The European LeukemiaNet (ELN) recommendations for AML utilize biomarkers like cytogenetics and gene mutations to categorize patients into different risk groups, 2;3 acknowledging the complex interactions between these biomarkers. For instance, the presence of the t(9;11)(p21.3;q23.3) chromosomal abnormality, which classifies a patient at an intermediate risk level, is prioritized over other rare, concurrent adverse gene mutations like ASXL1 in risk assessment. Besides, patients with CEBPA gene mutations are considered favorable in ELN but will result in poor prognosis if they carry WT1 gene mutations simultaneously.4 Although previous studies have highlighted the benefits of accounting for the interactions between various biomarkers, they have not fully utilized the complexity of these relationships. Therefore, developing a more comprehensive model that can leverage multiple biomarkers simultaneously is necessary.
In medical machine learning (ML) models for risk stratification, clinician-initiated and non-clinician-initiated data play distinct roles. 5 Clinician-initiated data such as medical prescriptions, although helpful, might lead models to mimic existing clinical decisions and reduce the actual effect of risk stratification models, which aim to identify patients’ risk levels before clinical diagnosis. For instance, while the risk stratification model significantly outperforms the ELN model, it relies on data about whether to proceed with a transplant. 6 This data generation occurs after a doctor confirms risk, thus losing the original intent of the model to predict risk. Therefore, using non-clinician-initiated data is crucial for maintaining the integrity of risk stratification models. These data types, including patient-reported outcomes, vital signs monitored, and other health indicators, are gathered independently of clinical decisions. They provide a more unbiased basis for assessing patient risk. By incorporating this data, models can better fulfill their purpose of early risk identification rather than merely reflecting decisions already made by clinicians.
This study aims to enhance AML risk stratification at diagnosis by developing an ensemble machine learning model that combines predictions with the European LeukemiaNet (ELN) 2022 recom-mendations. 2;3 The model utilizes multiple non-clinician-initiated biomarkers, such as age, gender, hematologic data, karyotypes, and gene mutations, to accurately differentiate risk levels.
2. Methods
This study employed datasets from 1,213 patients from the National Taiwan University Hospital (NTUH) AML cohort and another from 2,113 patients from three UK-NCRI trials as an external cohort. 7;8;9;10 The NTUH cohort was filtered based on specific criteria and divided into training and validation sets to establish the proposed models. The models involved many well-known classification techniques. In addition, HyperOpt, 11 a Bayesian hyperparameter optimization, was used to select the optimal hyperparameters of each model. Finally, an ensemble (ML) model considers all classification techniques to predict risk. After integrating the classification techniques, we jointly consider the results by Ensemble (ML) and the results predicted by ELN 2022. Based on this, the study proposed clinical risk stratification recommendations (Ensemble (ML+ELN)).

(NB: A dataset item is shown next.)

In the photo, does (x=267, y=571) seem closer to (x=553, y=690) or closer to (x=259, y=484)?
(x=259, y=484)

2.1. Preprocessing the dataset for establishing models
The dataset for establishing models came from an acute myeloid leukemia cohort with 1,213 samples in NTUH, including age, gender, hematologic data, karyotypes, and gene mutations. After excluding those who did not get standard therapy and those who survived with follow-up time that did not surpass 36 months, the remaining 801 samples were separated into an 80% train set and 20% validation set for prediction and evaluation (Fig. 1). The exclusion is necessary as we can not confirm whether the short follow-up period leads to patients being labeled a poor risk. The labeling method of samples was defined by overall survival as follows (Table 1):
*Standard scaler is a normalization method in scikit-learn.13
Less than 12 months was labeled as an adverse risk.
Between 12 to 60 months was labeled as an intermediate risk.

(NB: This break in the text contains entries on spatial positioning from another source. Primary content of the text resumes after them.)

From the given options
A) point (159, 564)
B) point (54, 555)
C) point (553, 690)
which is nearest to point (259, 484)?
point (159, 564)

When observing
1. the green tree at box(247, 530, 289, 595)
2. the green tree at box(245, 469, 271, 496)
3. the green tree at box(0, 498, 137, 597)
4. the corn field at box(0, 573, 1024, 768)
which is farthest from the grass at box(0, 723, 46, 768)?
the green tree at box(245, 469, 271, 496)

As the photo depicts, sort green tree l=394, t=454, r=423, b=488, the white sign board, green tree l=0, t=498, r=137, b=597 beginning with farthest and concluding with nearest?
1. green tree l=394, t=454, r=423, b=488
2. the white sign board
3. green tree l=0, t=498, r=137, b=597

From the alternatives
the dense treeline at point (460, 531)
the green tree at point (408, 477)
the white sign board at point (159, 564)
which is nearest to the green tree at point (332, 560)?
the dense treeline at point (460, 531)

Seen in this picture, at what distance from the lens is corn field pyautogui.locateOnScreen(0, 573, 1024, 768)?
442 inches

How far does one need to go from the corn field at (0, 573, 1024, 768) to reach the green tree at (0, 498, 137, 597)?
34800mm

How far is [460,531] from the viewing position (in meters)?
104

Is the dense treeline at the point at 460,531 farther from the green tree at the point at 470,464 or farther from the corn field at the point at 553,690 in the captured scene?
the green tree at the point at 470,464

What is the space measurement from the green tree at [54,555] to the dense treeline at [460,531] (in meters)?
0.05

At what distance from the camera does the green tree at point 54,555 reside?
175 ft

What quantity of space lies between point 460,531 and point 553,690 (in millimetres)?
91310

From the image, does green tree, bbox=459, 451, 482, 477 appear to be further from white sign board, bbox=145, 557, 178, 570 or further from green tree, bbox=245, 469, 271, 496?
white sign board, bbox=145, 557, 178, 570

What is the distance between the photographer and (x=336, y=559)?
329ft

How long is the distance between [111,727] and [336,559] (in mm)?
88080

More than 60 months was labeled as a favorable risk.
The 13 types of karyotypes on the ELN recommendations for initial diagnosis were selected as features. 2;3 In addition, age, gender, four types of hematological data, and 31 types of gene mutations were also included. A previous study showed that the preprocessing techniques employed have no significant effect when none of the features have more than 10% missing values. 12 The standard normalization was applied to age and hematological data. 13 The data preprocessing and feature selection are shown in Fig. 1.
2.2. Models
The study employed various machine learning models with unique strengths and learning the relationships between features and labels. 13 Logistic Regression estimates the logistic model’s parameters to predict the likelihood of an event by making its log odds a linear combination of independent variables. 14 It allows feature selection and adjustment of coefficients for unnecessary features using penalties like L1, L2, or Elastic-Net.
K-nearest Neighbors (KNN) is a simple, 15 instance-based learning model that computes the distance between a new observation and existing instances, using the ‘K’ closest instances for prediction. It’s adaptable to input changes and works well with multi-class cases and irregular decision boundaries.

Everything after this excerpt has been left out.